2 minute read

In this post, we’ll walk through how you can use Azure Key Vault to secure sensitive settings in Azure Functions. If you don’t have a Key Vault setup, I covered setting one up in the post titled ‘Setup Code Signing Certificates in Azure Key Value

Azure Key Vault

Setting up a Secret

If you have secrets set up in your Key Vault you jump to Secret Details. If not, let’s create a secret in your Key Vault. In the Azure Portal, got to your Key Vault and click on Secrets in the Settings section on the left.

Azure Key Vault Secrets

  • Click on + Generate/Import and you will come to the ‘Create a secret’ blade.

Azure Key Vault - Create a Secret

Name Value Description
Upload Options Manual Choose manual unless you want to upload a certificate
Name the-name-of-the-secret Enter the name for the secret, this should be easy to know what the secret is for. Example: db-connection, twitter-client, etc.
Value the-secret Enter (paste) the secret value
Content Type   Put in an optional content type. This helps when serving the secrets
Set activation date?   Unchecked to have it be active when you click Create
Set expiration date?   Unchecked to have the secret never expire
Enabled? Yes Whether or not to enable the secret on create
  • Click Create

Secret Details

Now that you have created the secret or already have one, we need to go to secret details to get the Url for the secret.

  • Click on the secret name in your Key Vault secrets.

This will take you to blade that looks like this.

Azure Key Vault - Secret Info

  • Click on the current version number. 971663857bc3477ab80f0de1335dad65 in this screen shot.

That takes you to the secret details

Azure Key Vault - Secret Details

You’ll notice, as in this screenshot, there is a copy button highlighted next to the Secret Identifier that says Copy to Clipboard. Click that button and paste that Url somewhere. We’ll need it in a future step. In this example, the value is https://personalsecrets.vault.azure.net/secrets/the-name-of-the-secret/971663857bc3477ab80f0de1335dad65. If you notice, the format of the url is <vault_name>.vault.azure.net/secrets/<name-of-secret>/<secret-version-number>.

Granting Access to the Secret

Assuming you have the Azure Function App set up already, click on Access control (IAM) in the left menu. Note, you may have to go back to the home of your Key Vault to see it.
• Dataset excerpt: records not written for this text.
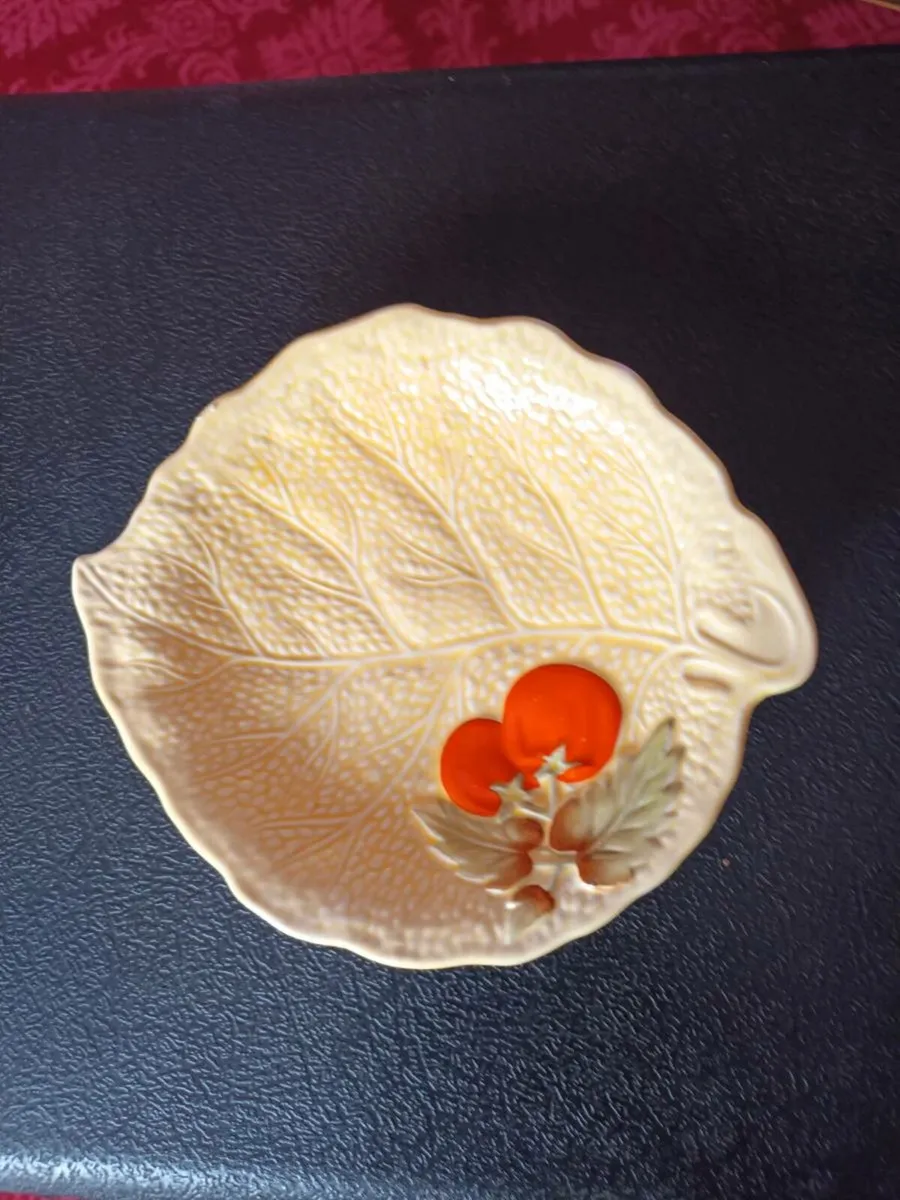 CROWN  DEVON  LETTUCE LEAF DISH - Image 1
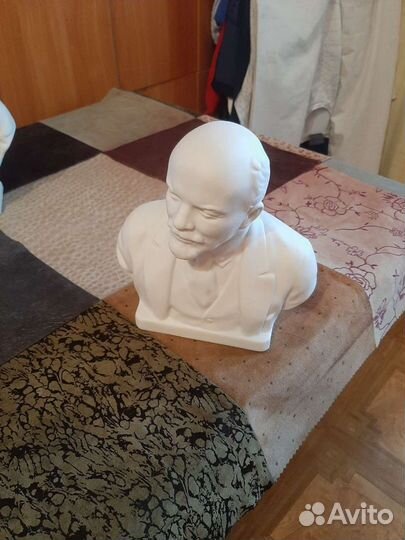 Статуэтки бисквит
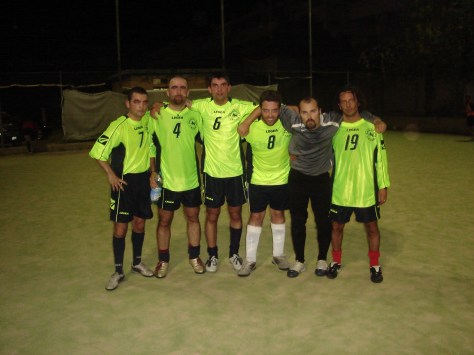 Una formazione dell'Olympic contro il Mo'viola del 2007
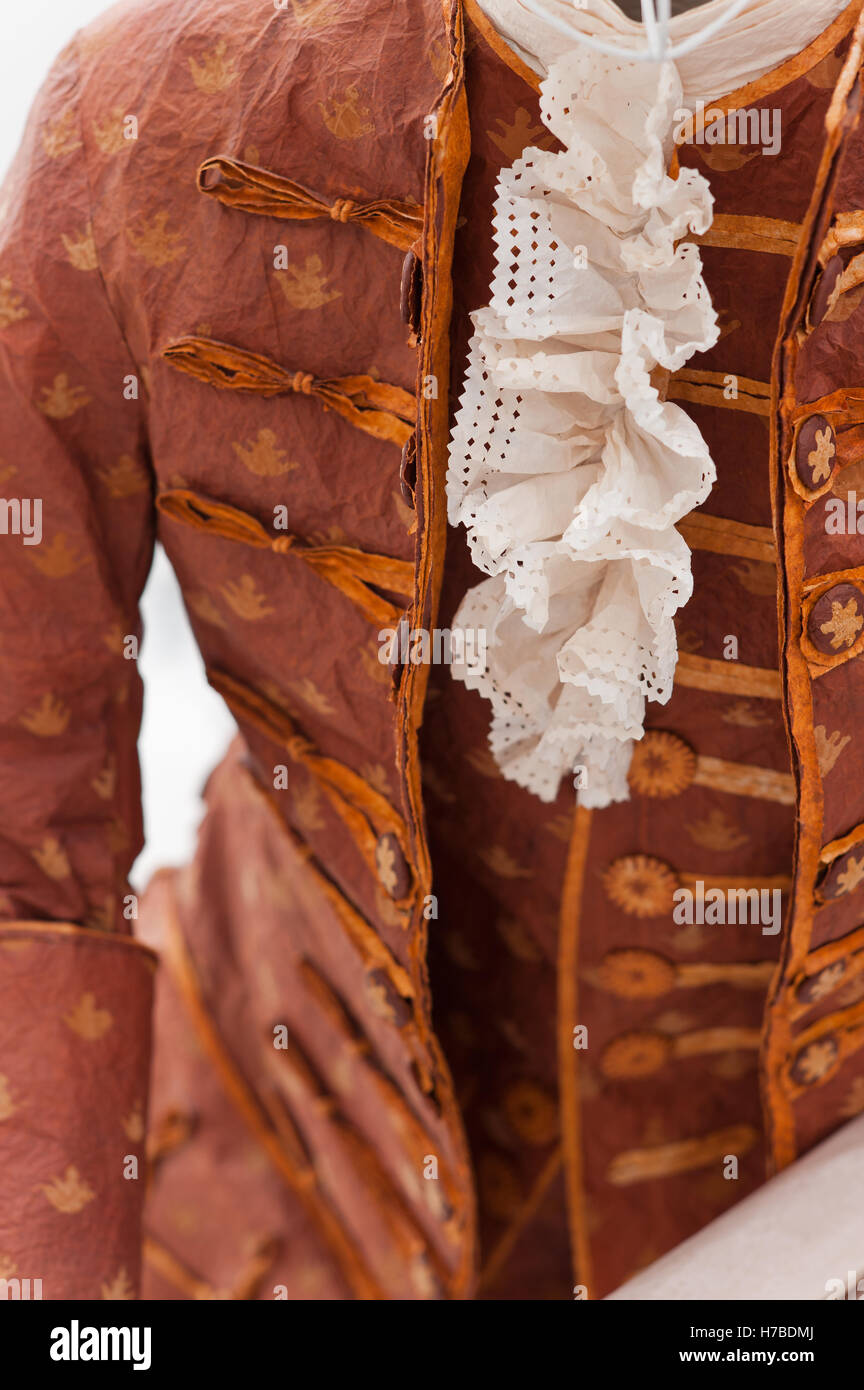 À partir de détails Veste avec col en dentelle, réplique historique garmets papier, par Isabelle de Borchgrave Banque D'Images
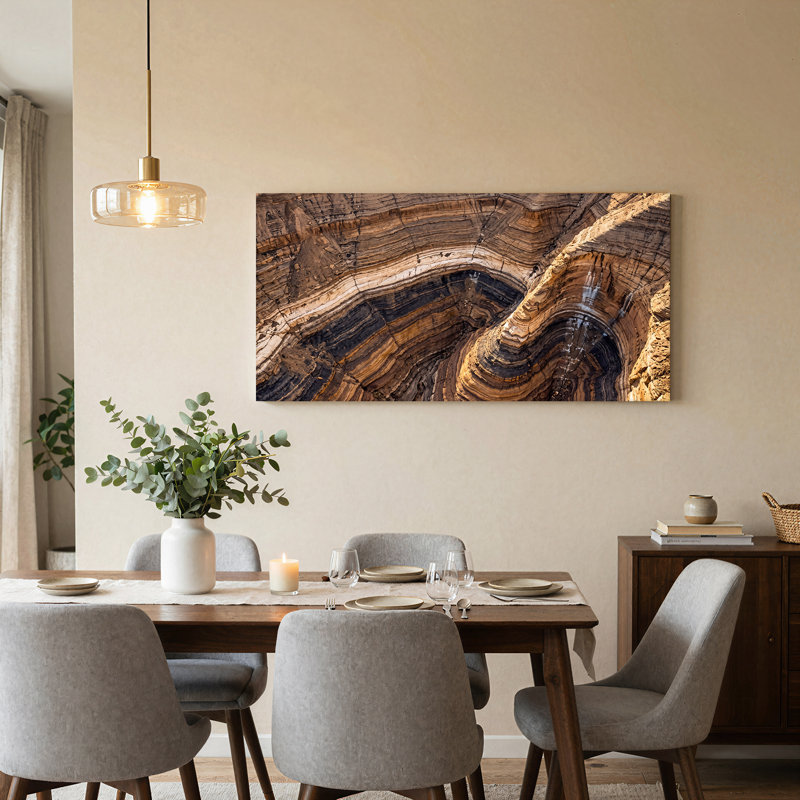 Impression sur toile pliée en forme de roche brune et noire, L 32 po x H 16 po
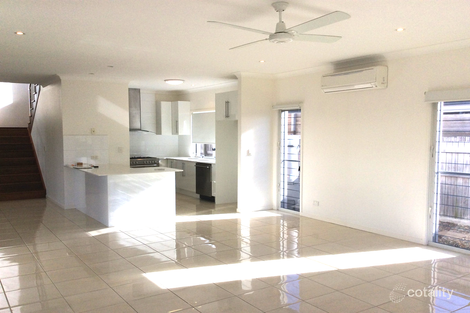 Property photo of 4 Waterline Close Mount Coolum QLD 4573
  • Click on + Add, then Role Assignment

Azure Key Vault - Add Role Assignment

Name Value Description
Role Reader We only need read permissions for this
Assign access to Azure AD user, group, or service principal  
Select *your function name* As you start typing the name, it should start searching for resources that match that
  • Select the match
  • Then click save.

Azure Function

Now head over to your Azure Function. In the Settings group, click on Configuration. If you need to create the setting click on + New application setting, otherwise click on an existing setting.
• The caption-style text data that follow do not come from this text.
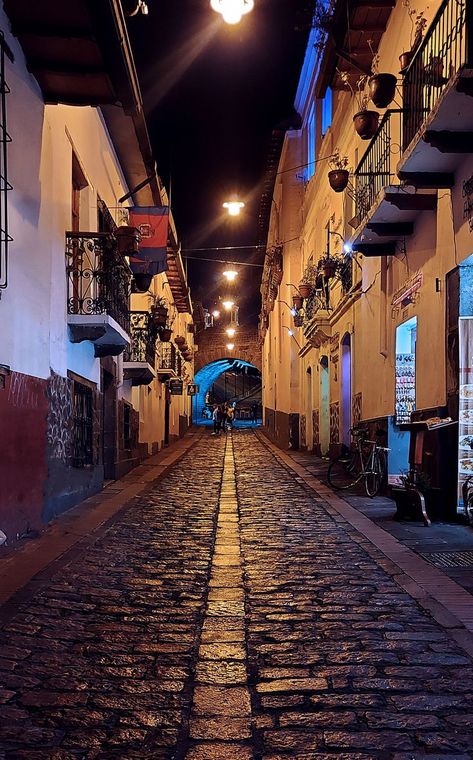 "LA RONDA" una de las calles mas historicas de la ciudad de Quito Brazil Cities, Backpacking Peru, Peru Culture, Hiking Peru, Peru Beaches, Latin America Travel, Cuenca Ecuador, Ecuador Travel, Quito Ecuador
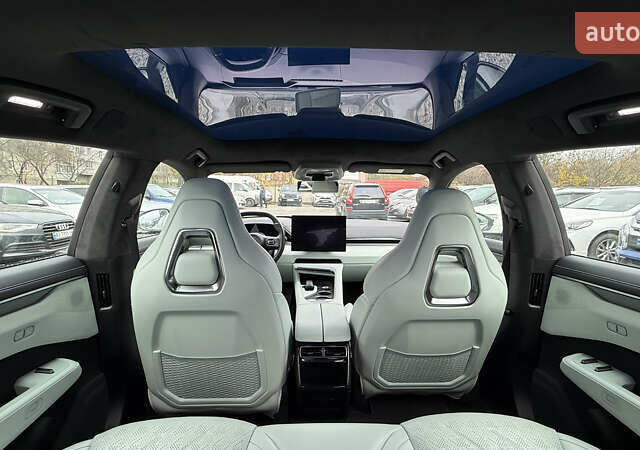 Зелений Zeekr 001, об'ємом двигуна 0 л та пробігом 8 тис. км за 40000 $, фото 28 на Automoto.ua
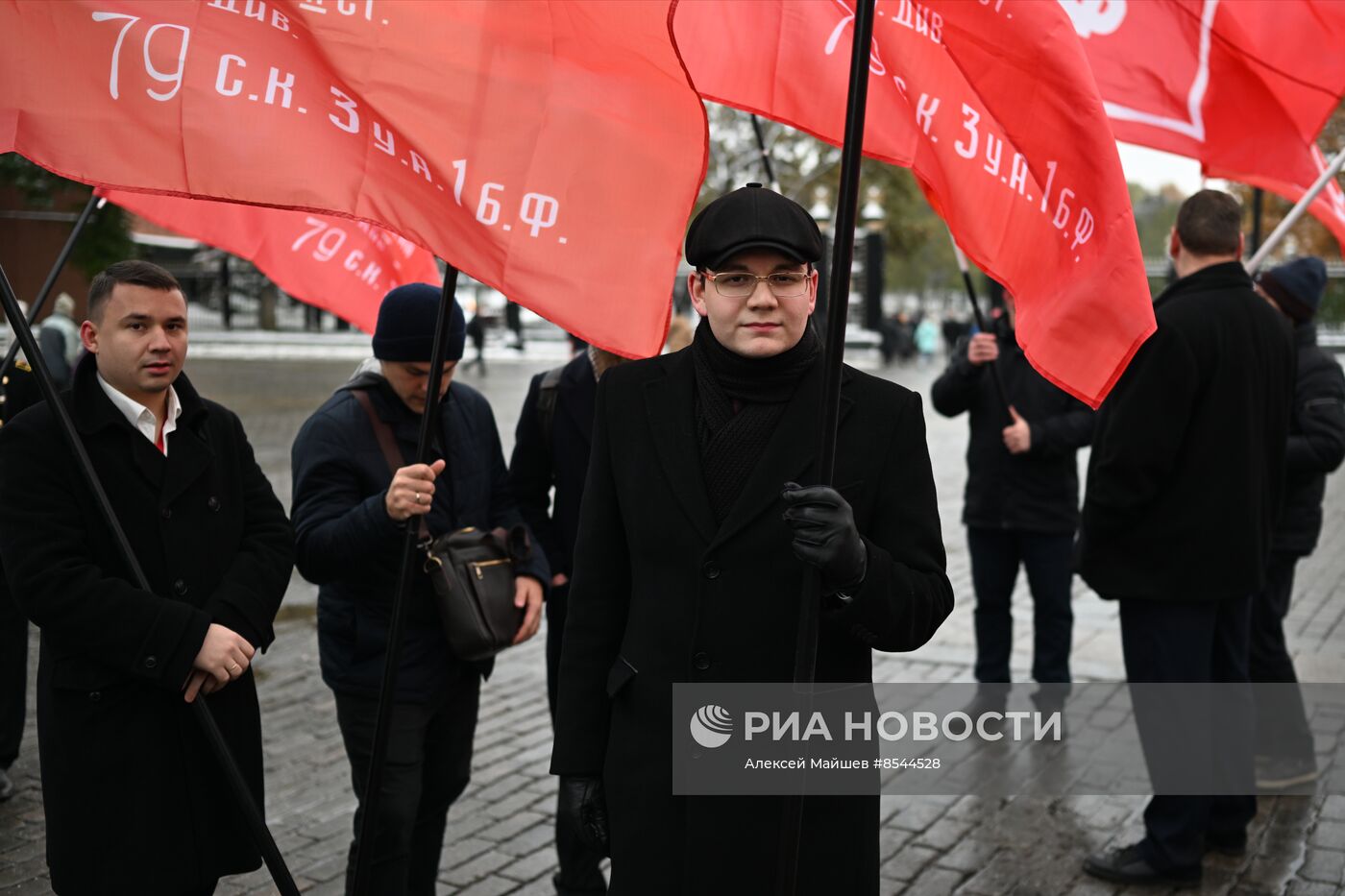 Возложение цветов к Мавзолею В.И. Ленина  в честь 105-й годовщины Ленинского Комсомола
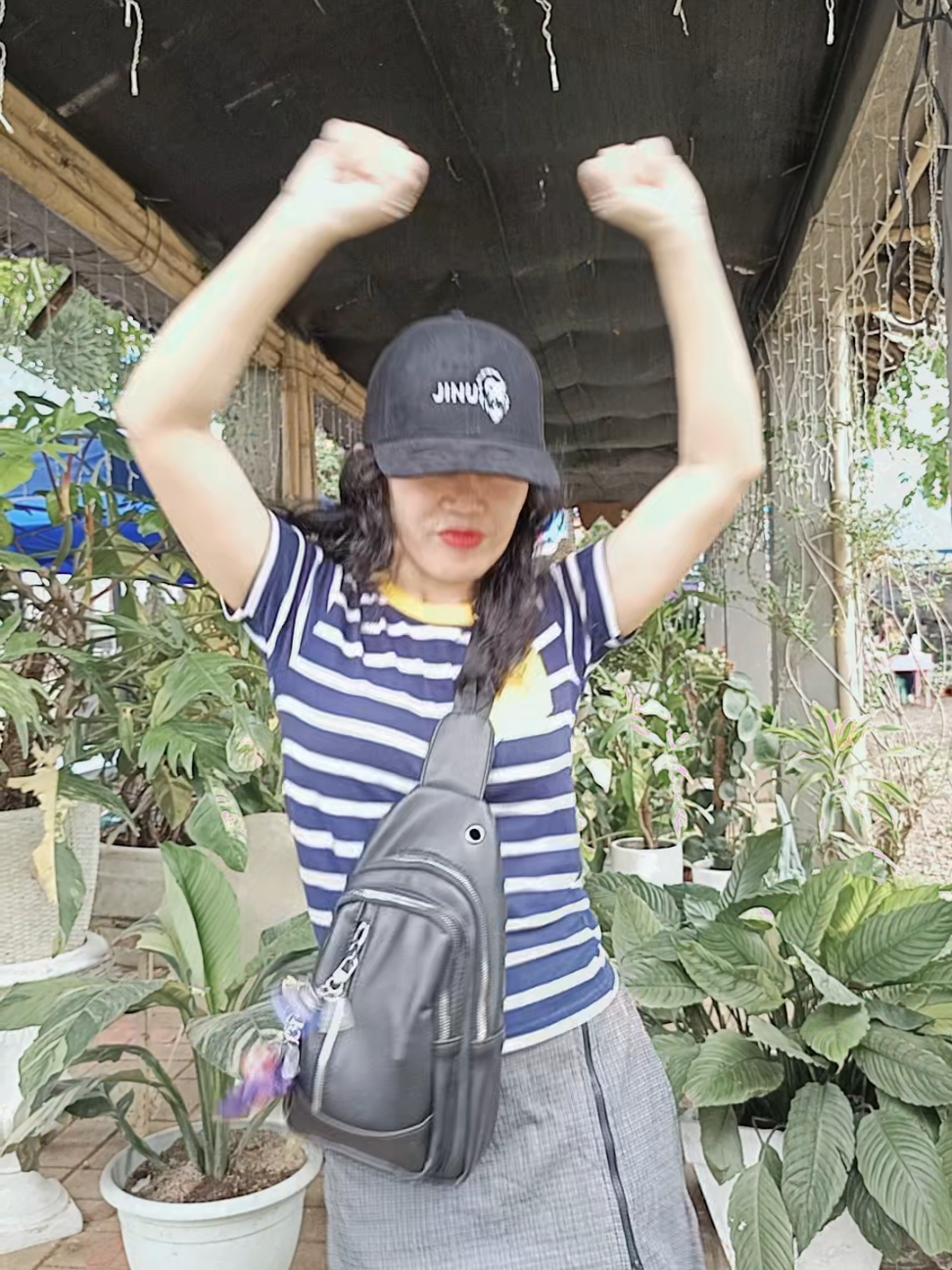 Jinu song dance challenge accepted @charmm014  Sorry, I'm demure here. 🤣  A song dedicated for @🦍Jinu🦍  #JINU #GORILLA  #JINUSONGDANCECHALLENGE #GORILLAFAMILY #komikkoto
Azure Key Vault - Add/Edit application settings

Name Value Description
Name the-name-of-the-secret The name you want to call the setting
Value @Microsoft.KeyVault(SecretUri=https://personalsecrets.vault.azure.net/secrets/the-name-of-the-secret/971663857bc3477ab80f0de1335dad65) This is the vault you copied previously

The format of the value is @Microsoft.KeyVault(SecretUri=<secret-url>). Replace the <secret-url> which whatever was copied from the Key Vault Secrets.
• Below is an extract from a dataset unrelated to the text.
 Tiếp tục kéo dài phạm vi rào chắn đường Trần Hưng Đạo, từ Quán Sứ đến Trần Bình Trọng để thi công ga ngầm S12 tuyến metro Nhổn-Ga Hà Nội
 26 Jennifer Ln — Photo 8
Click Ok to save the secret. Then click Save to save the setting(s) to your function. Once the vault is validated, usually in a few seconds, you will see the value in the Source column for that setting change to Key vault Reference.

Wrap up

That’s it. Your application can now only be viewed by someone with the correct permissions in the Key Vault. However, a developer can see the secret in the code if they log it, I think.